[SOURCE DOCUMENT — start]
2. Kicker Bet: SUPERFECTA - Pick the 4th-place finisher.

3. Scratches: You must pick 5th through 10th places as well, just in case a horse scratches. If you pick a horse in your Top 4 that scratches, then your No. 5 pick will move up to 4, your No. 4 pick will move up to 3, and so on.

4. Tie-breaker: Pick a number between 1-500 for a tie-breaker.

Here's what your entry will look like. Each horse is given a number. Please use the horse number NOT the horse name, for your entry.

*Finishing order:
1. 12
2. 3
3. 7
4. 14

Scratch:
5-10: 1, 9, 6, 13, 2, 11

Tie-breaker
125*

Visit www.Preakness.com to see the running order. PLEASE NOTE: THE HORSE NUMBERS WILL NOT BE AVAILABLE UNTIL 5 p.m.TODAY (May 12). So you can't make a pick until those numbers are posted.

Once you post your picks, your bet is FINAL. You may not change your picks later.
[SOURCE DOCUMENT — finish]
[DATASET EXTRACT — start]
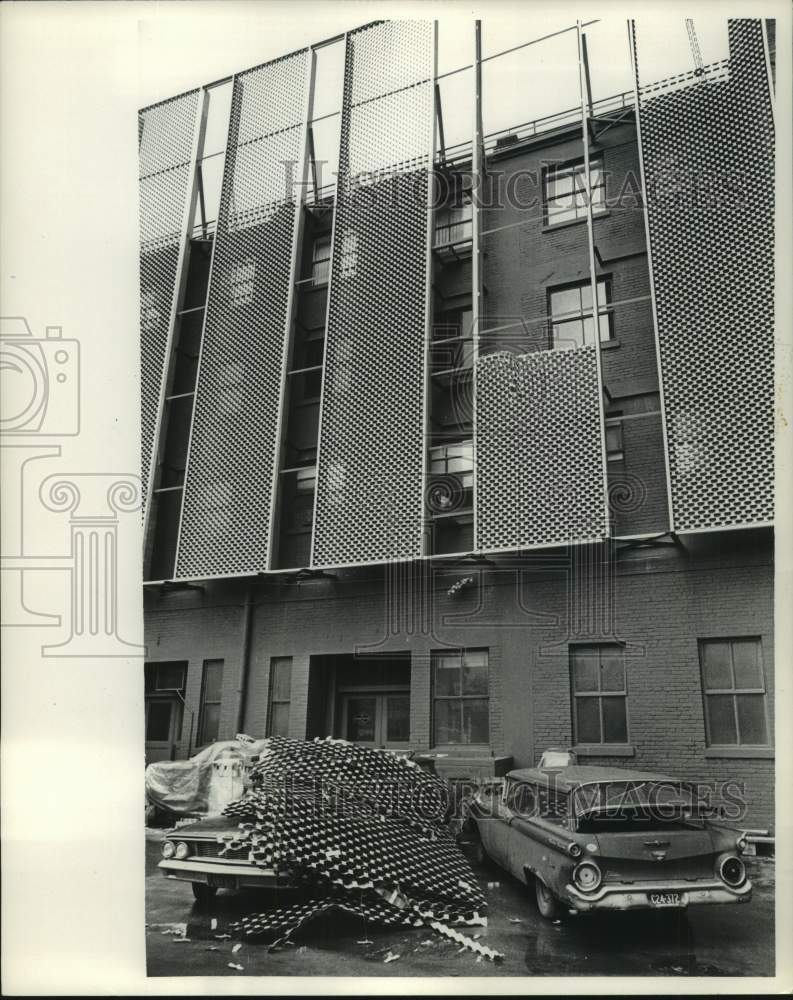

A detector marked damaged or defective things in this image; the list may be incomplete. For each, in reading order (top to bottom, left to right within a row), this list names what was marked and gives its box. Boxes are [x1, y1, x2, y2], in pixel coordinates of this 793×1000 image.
[DATASET EXTRACT — finish]
▶ BRIEF 1: Write out the portion of the Preakness contest rules starting with "Visit www.Preakness.com to" and going on through "numbers are posted.".
▶ BRIEF 2: List the horse numbers given for places 1 through 4 in the sample finishing order in the Preakness contest rules.
The listing is separate material, unrelated to the Preakness contest rules.

▶ WRITTEN RESPONSE 1:
Visit www.Preakness.com to see the running order. PLEASE NOTE: THE HORSE NUMBERS WILL NOT BE AVAILABLE UNTIL 5 p.m.TODAY (May 12). So you can't make a pick until those numbers are posted.

▶ WRITTEN RESPONSE 2: 12, 3, 7, 14